Hasil positif dari pemulihan hubungan Yunani-Turki mencakup, antara lain, kerja sama dalam mencegah krisis pengungsi dan kemudahan visa bagi warga negara Turki yang ingin mengunjungi pulau-pulau tertentu di Yunani.

Kedua kepala negara menilai penting untuk lebih memperdalam kerja sama di laut dan darat untuk mencegah migrasi ilegal. Erdogan juga mendukung kerja sama yang lebih erat dengan Yunani dalam memerangi terorisme.

Mereka menegaskan kembali tujuan yang sudah ditetapkan pada bulan Desember untuk menggandakan volume perdagangan bilateral menjadi USD10 miliar dalam lima tahun ke depan, serta merayakan pembentukan Dewan Ekonomi Yunani-Turki.

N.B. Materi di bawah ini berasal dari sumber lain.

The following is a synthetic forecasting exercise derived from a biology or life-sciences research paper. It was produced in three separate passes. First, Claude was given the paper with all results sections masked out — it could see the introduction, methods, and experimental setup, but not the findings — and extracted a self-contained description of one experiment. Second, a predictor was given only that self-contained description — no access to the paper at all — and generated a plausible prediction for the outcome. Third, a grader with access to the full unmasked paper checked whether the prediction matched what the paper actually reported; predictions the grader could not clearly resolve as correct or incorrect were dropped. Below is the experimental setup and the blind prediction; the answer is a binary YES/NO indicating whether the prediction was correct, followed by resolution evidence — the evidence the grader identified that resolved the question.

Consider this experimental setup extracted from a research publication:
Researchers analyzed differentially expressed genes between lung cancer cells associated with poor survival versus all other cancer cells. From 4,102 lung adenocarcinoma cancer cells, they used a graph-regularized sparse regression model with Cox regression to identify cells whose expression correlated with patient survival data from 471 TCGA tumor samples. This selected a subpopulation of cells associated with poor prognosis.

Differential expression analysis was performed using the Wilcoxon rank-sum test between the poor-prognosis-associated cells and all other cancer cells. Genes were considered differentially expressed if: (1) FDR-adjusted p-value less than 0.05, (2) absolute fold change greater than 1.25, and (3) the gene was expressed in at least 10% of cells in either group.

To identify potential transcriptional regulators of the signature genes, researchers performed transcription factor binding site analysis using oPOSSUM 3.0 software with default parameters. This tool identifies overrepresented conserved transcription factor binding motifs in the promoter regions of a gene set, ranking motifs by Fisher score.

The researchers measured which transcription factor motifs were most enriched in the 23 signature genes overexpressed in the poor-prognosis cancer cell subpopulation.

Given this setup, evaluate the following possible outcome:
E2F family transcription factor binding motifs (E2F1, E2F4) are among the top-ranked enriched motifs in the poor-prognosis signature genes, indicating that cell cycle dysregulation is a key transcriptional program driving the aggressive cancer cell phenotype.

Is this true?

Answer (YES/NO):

Mitsotakis dan Erdogan juga menandatangani nota kerja sama dalam penanganan bencana alam, berdasarkan solidaritas timbal balik kedua negara saat terjadi gempa.

Yunani Dilanda Banjir

Kebuntuan di Siprus

Meski Erdogan berulang kali menekankan bahwa "tidak ada masalah antara Yunani dan Turki yang tidak dapat diselesaikan, tidak peduli seberapa besar masalah tersebut,” terlihat jelas bahwa kedua negara memiliki posisi yang sangat berbeda mengenai berbagai isu sentral.

Dia menyerukan "solusi yang adil” terhadap masalah Siprus, dengan merujuk pada "solusi dua negara merdeka". Bagi Yunani, Siprus dan PBB, satu-satunya solusi yang dapat diterima adalah reunifikasi total.

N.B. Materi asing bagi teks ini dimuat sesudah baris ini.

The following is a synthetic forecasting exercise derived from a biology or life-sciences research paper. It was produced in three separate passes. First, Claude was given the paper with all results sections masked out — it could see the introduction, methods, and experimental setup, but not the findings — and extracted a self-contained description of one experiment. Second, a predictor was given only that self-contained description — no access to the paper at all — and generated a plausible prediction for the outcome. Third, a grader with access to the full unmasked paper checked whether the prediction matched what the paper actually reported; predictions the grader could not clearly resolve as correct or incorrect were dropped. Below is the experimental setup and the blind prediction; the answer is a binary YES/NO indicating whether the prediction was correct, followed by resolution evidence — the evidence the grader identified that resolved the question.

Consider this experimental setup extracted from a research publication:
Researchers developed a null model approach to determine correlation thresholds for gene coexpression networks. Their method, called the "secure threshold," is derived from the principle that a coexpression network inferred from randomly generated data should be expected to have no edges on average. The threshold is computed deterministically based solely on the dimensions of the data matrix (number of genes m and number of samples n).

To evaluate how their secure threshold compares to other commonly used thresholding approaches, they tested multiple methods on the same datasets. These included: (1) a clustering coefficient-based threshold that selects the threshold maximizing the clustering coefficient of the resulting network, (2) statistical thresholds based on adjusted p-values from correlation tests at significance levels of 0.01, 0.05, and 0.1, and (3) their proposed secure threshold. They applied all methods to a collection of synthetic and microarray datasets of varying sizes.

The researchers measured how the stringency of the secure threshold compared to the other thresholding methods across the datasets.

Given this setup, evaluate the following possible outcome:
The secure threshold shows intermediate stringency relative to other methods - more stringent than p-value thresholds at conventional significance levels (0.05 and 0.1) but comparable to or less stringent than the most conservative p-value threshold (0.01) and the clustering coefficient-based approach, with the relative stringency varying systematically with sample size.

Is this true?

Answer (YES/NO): NO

Erdogan menilai, "minoritas Turki” di Yunani dapat membangun "jembatan persahabatan” antara kedua bangsa. Namun pemerintah Yunani tidak mengakui minoritas Turki, melainkan hanya minoritas Muslim. Karena begitulah penduduk Turki dan Yunani digolongkan secara eksplisit dalam Perjanjian Lausanne yang mengatur hubungan kedua negara pada tahun 1923.

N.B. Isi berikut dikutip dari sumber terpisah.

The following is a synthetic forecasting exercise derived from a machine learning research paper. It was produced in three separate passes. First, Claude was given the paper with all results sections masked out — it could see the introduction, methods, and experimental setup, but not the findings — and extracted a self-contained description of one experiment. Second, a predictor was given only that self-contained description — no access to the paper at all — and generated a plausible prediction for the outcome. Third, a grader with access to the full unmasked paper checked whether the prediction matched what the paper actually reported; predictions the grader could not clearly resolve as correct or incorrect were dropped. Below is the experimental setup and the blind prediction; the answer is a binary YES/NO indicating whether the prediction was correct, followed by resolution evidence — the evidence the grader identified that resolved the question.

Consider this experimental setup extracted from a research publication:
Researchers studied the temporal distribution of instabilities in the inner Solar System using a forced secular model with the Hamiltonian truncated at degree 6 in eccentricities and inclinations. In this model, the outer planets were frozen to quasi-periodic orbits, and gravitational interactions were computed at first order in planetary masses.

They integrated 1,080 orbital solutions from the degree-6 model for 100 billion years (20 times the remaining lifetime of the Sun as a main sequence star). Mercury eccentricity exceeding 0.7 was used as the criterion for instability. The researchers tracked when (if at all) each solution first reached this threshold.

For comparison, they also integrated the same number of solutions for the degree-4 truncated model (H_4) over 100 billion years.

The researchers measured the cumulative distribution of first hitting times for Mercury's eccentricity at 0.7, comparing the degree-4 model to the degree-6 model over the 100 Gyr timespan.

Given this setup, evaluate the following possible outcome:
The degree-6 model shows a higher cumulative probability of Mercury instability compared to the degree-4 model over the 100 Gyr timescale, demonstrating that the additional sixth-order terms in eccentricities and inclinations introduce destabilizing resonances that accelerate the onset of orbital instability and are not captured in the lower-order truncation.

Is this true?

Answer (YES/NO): NO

Namun perbedaan terbesar dirasakan dalam isu Biara Khora yang kini diubah menjadi masjid oleh Erdogan. Khora adalah gereja peninggalan era Bizantium dan berfungsi sebagai museum sejak pendirian Republik Turki. Bangunan bersejarah itu sejak lama mendapat status warisan dunia UNESCO.

Mitsotakis sempat berjanji akan membicarakan masalah ini dengan Erdogan. Setelah pertemuan, dia mengaku telah mengungkapkan keperihatinannya secara langsung, namun menegaskan pentingnya "menjaga nilai kultural dari situs ini agar bisa dikunjungi oleh semua pihak."